• [REQUIRED WORK]: Look below for the line that contains "MeMedia Lorrie Cesarz" and the line that contains "Used 2000 ERMAKSAN 4100X6 MOD H", then restate both of them and every line in between, exactly. No picture goes in the copy.

• [TASK DATA]:
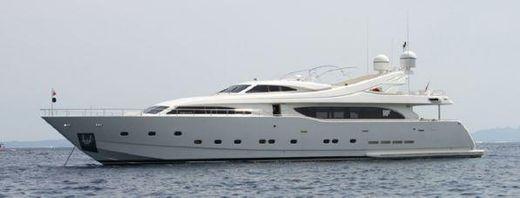 2002 Ferretti Yachts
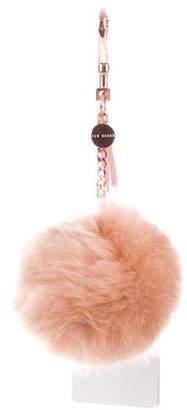 Ted Baker Faux Fur Pom Pom Bag Charm w/ Tags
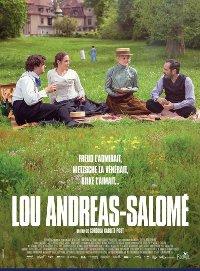 Lou Andreas-Salomé - Cordula Kablitz-Post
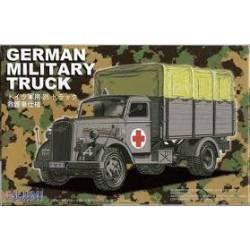 Camión militar alemán. FUJIMI 72M-1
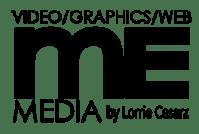 MeMedia Lorrie Cesarz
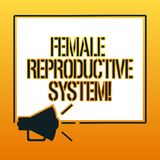 Handskrifttext som skriver det kvinnliga reproduktiva systemet Begreppsbetydelseansvarig i reproduktionen av nya avkommor stock illustrationer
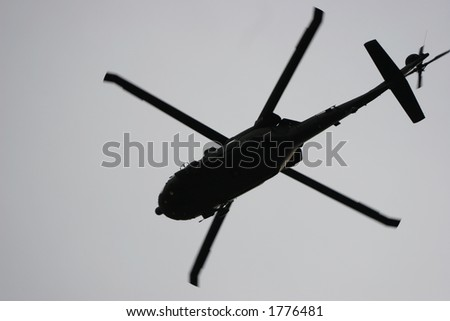 Military helicopter. - stock photo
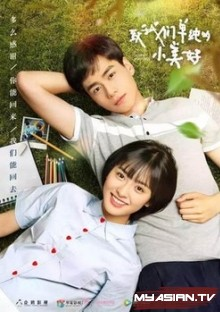 Drama Review: A Love So Beautiful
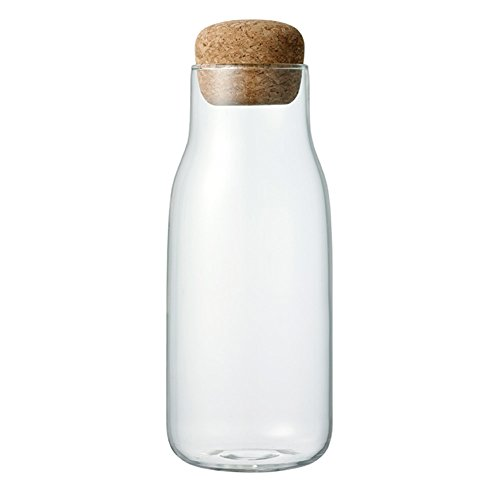 BOTTLIT 600ml Canister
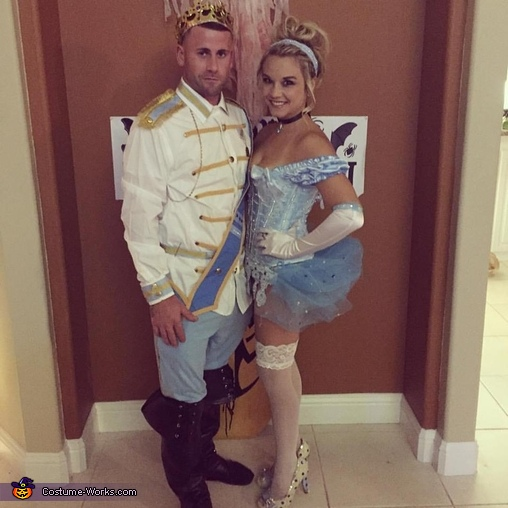 Cinderella & Prince Charming Homemade Costume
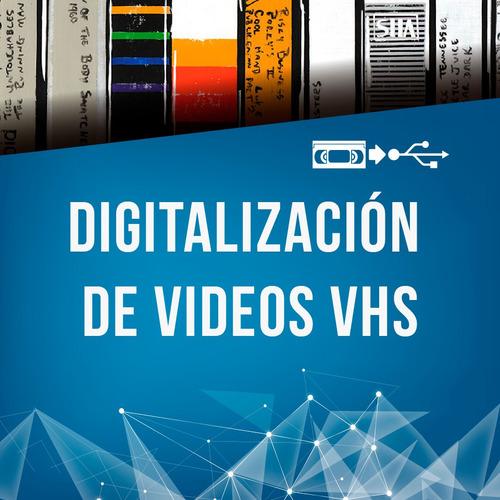 digitalización vhs, vhs-c, mini dvd, 8mm,dvd formato digital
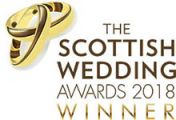 Scottish Wedding G
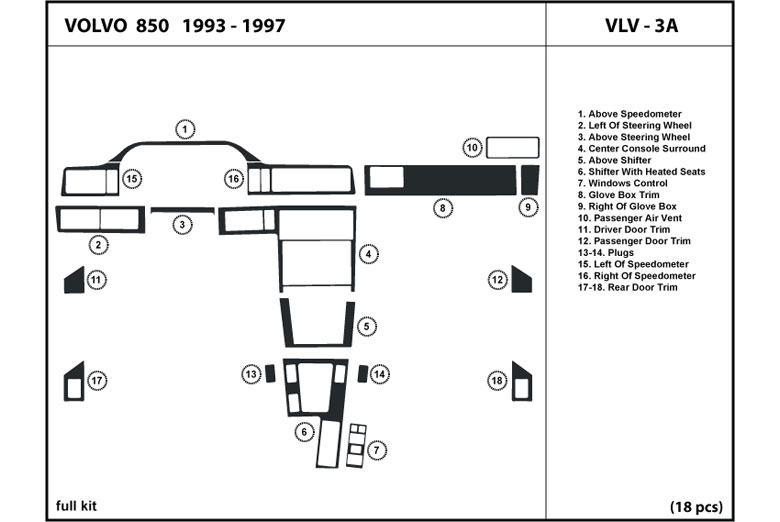Dl Auto Volvo 850 19931997 Dash Kits. 1993 Volvo 850 Dl Auto Dash Kit Diagram. Volvo. Volvo Auto Diagram At Scoala.co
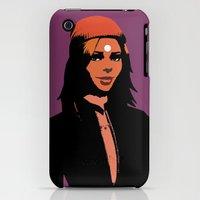 iPhone Cases featuring Valentina in minimum by Serhii Bilyk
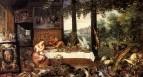 Чувство вкуса, 1617-1618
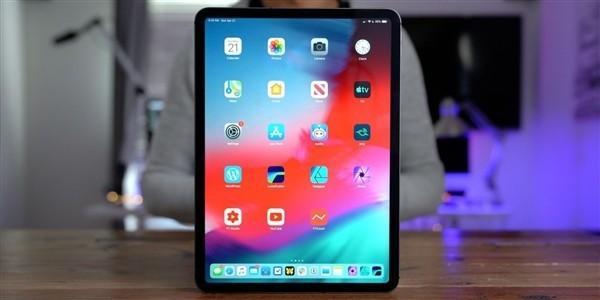 iPadAir4價格曝光:搭載A14芯片不到5000元就能入手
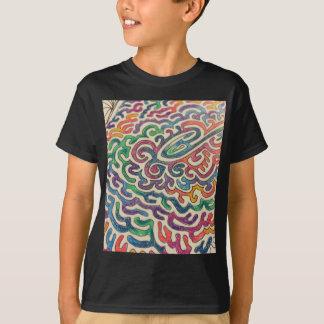 Adulting Zen T-Shirt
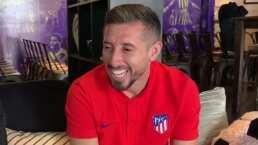 'HH' se confiesa: Su ídolo, el 'Tri', el Atlético y ¿un futuro en la MLS?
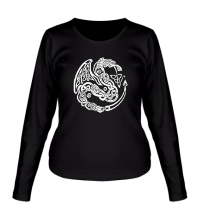 Женский лонгслив Кельтский дракон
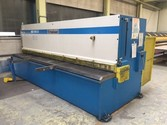 Used 2000 ERMAKSAN 4100X6 MOD H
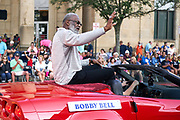 Aug 3, 2019; Canton, OH, USA; Bobby Bell during the Pro Football Hall of Fame Grand Parade on Cleveland Ave. in Downtown Canton. (Robin Alam/Image of Sport)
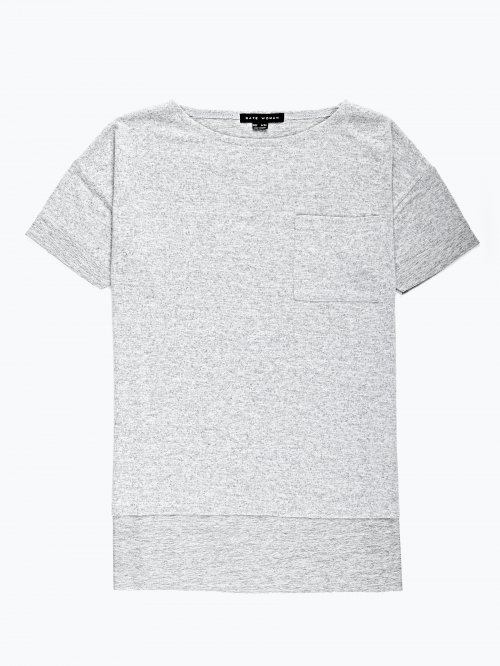 Overesized t-shirt with pocket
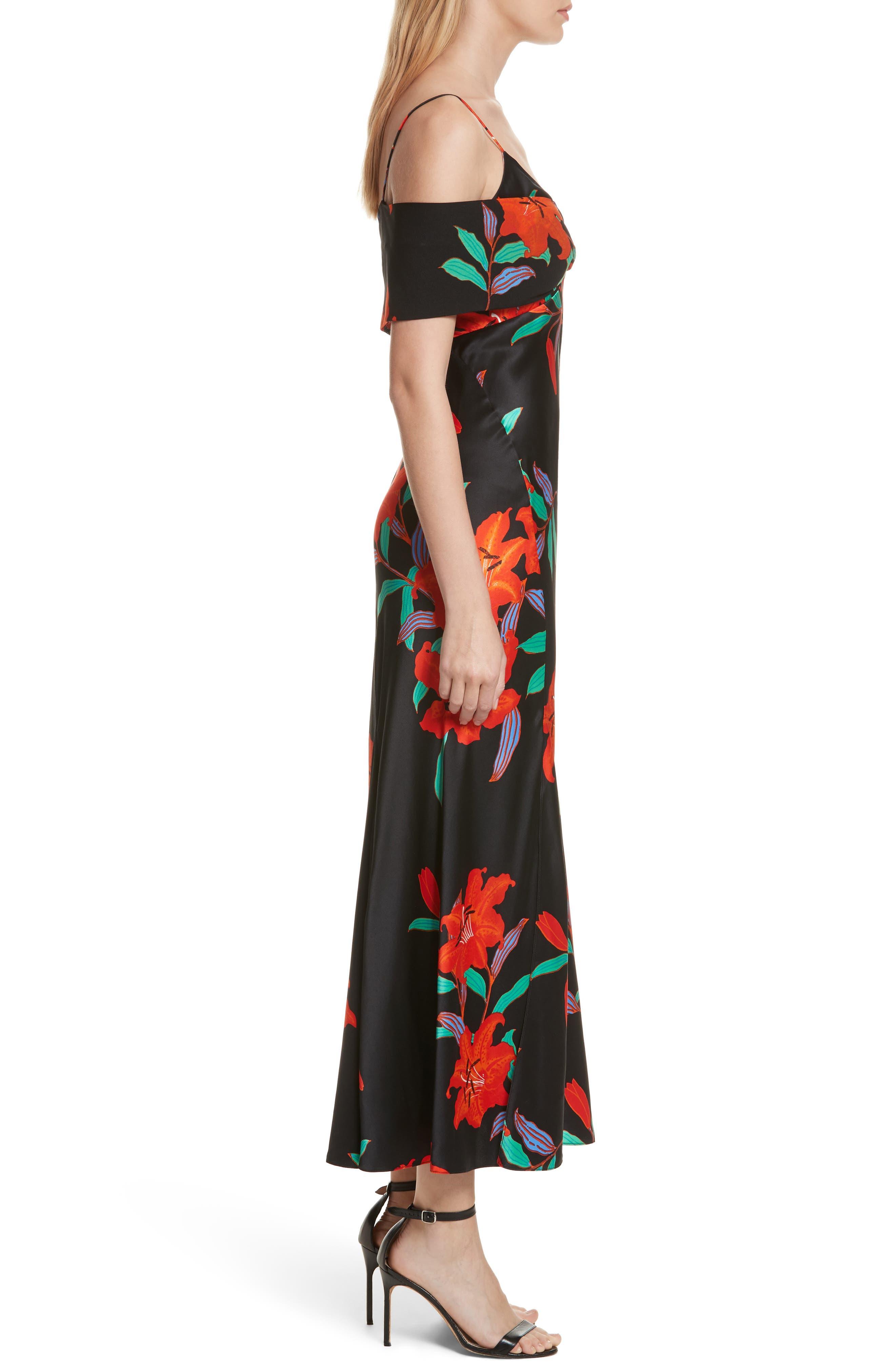 Diane von Furstenberg Asymmetrical Knotted Gown,                             Alternate thumbnail 3, color,                             001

• [EXERCISE RESULT]:
 MeMedia Lorrie Cesarz
 Handskrifttext som skriver det kvinnliga reproduktiva systemet Begreppsbetydelseansvarig i reproduktionen av nya avkommor stock illustrationer
 Military helicopter. - stock photo
 Drama Review: A Love So Beautiful
 BOTTLIT 600ml Canister
 Cinderella & Prince Charming Homemade Costume
 digitalización vhs, vhs-c, mini dvd, 8mm,dvd formato digital
 Scottish Wedding G
Dl Auto Volvo 850 19931997 Dash Kits. 1993 Volvo 850 Dl Auto Dash Kit Diagram. Volvo. Volvo Auto Diagram At Scoala.co
 iPhone Cases featuring Valentina in minimum by Serhii Bilyk
 Чувство вкуса, 1617-1618
 iPadAir4價格曝光:搭載A14芯片不到5000元就能入手
 Adulting Zen T-Shirt
 'HH' se confiesa: Su ídolo, el 'Tri', el Atlético y ¿un futuro en la MLS?
 Женский лонгслив Кельтский дракон
 Used 2000 ERMAKSAN 4100X6 MOD H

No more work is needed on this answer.